• [WHAT TO PRODUCE]: Below are some entries. Work out how many of their lines hold the word "camera", and write that number alone.

• [RECORDS]:

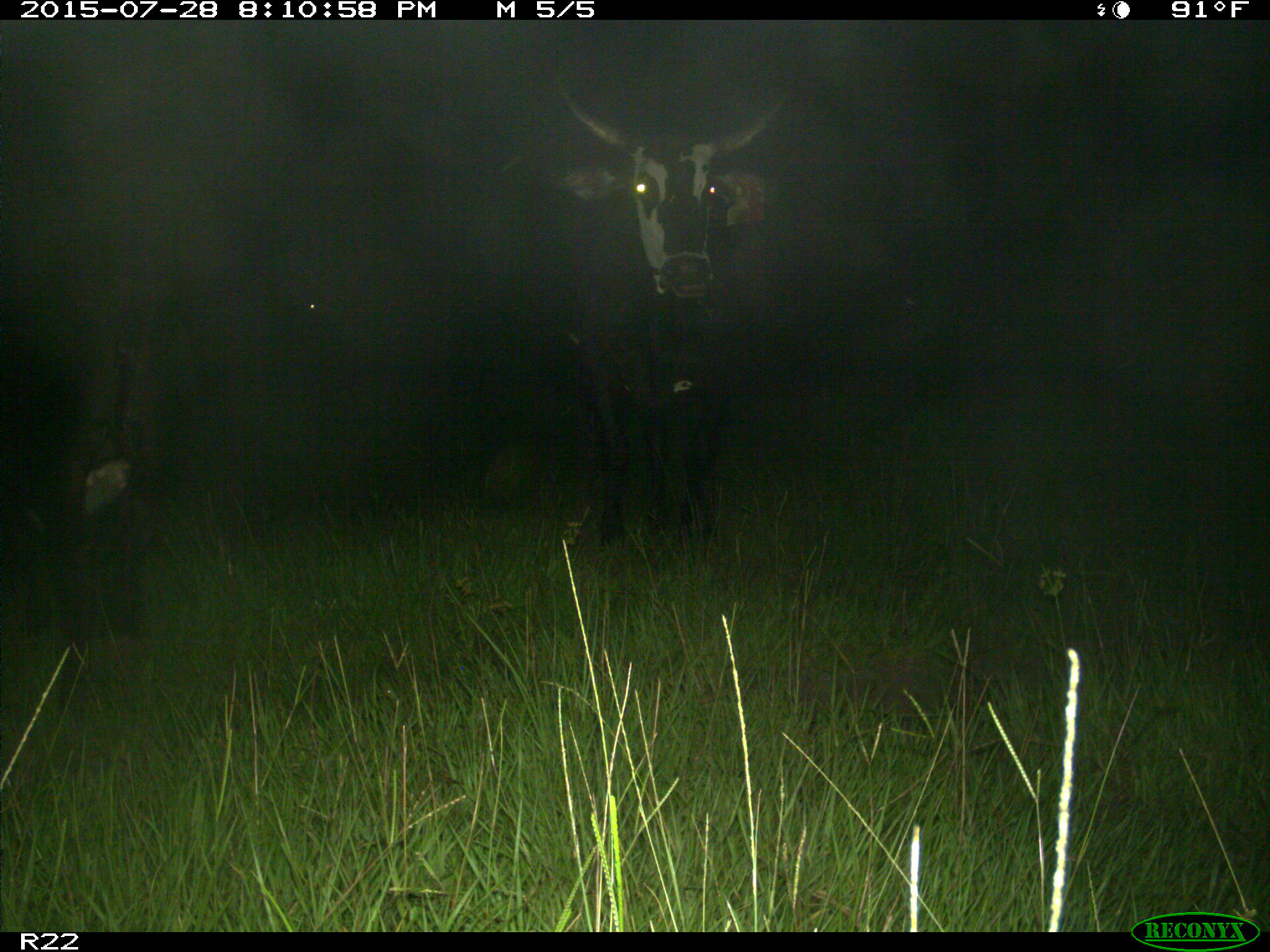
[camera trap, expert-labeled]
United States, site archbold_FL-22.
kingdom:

---

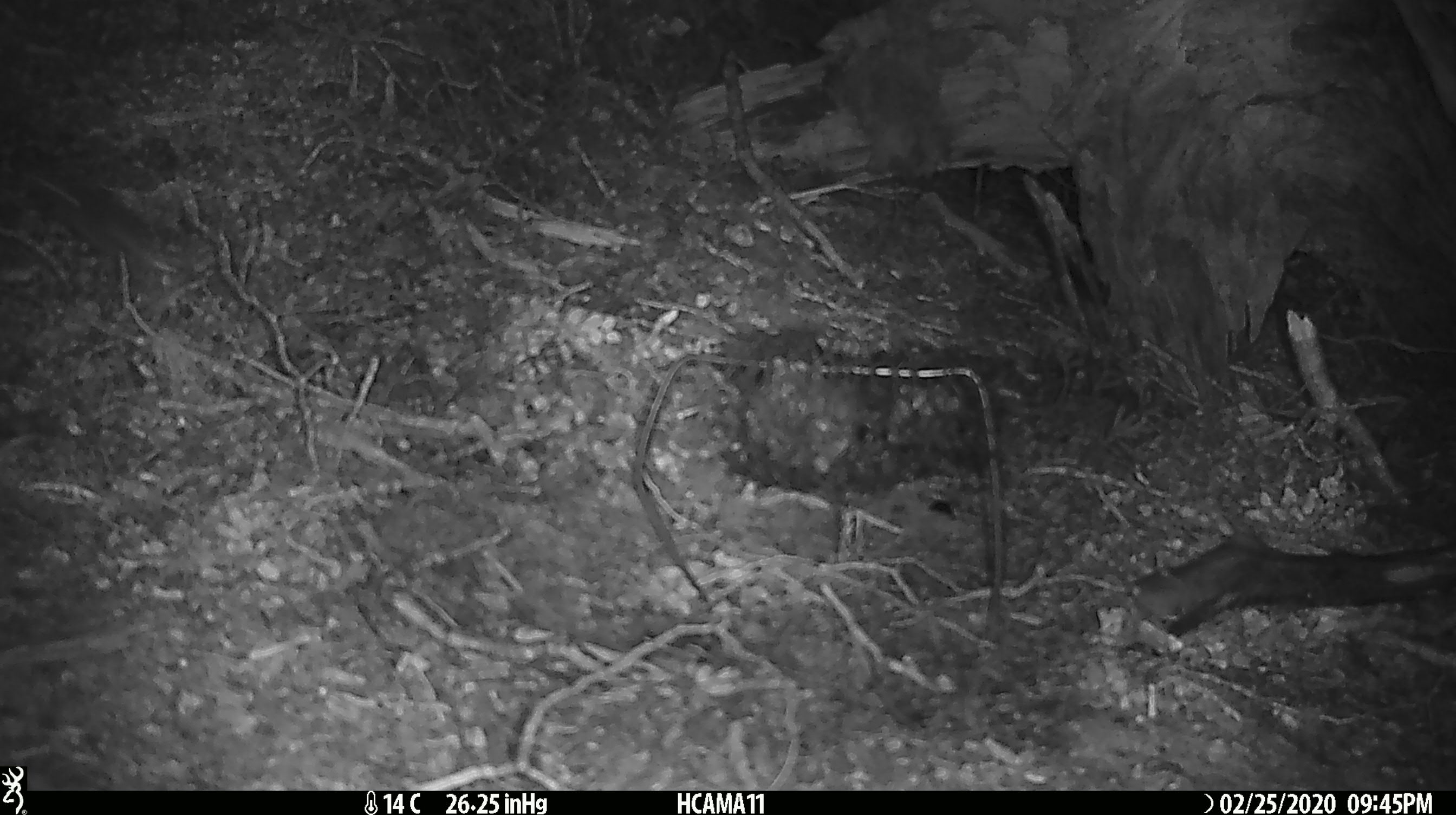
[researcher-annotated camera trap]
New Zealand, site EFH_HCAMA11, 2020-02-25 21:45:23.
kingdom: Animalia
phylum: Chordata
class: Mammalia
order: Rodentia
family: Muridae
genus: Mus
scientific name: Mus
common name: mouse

• [SOLVED PROBLEM]: 2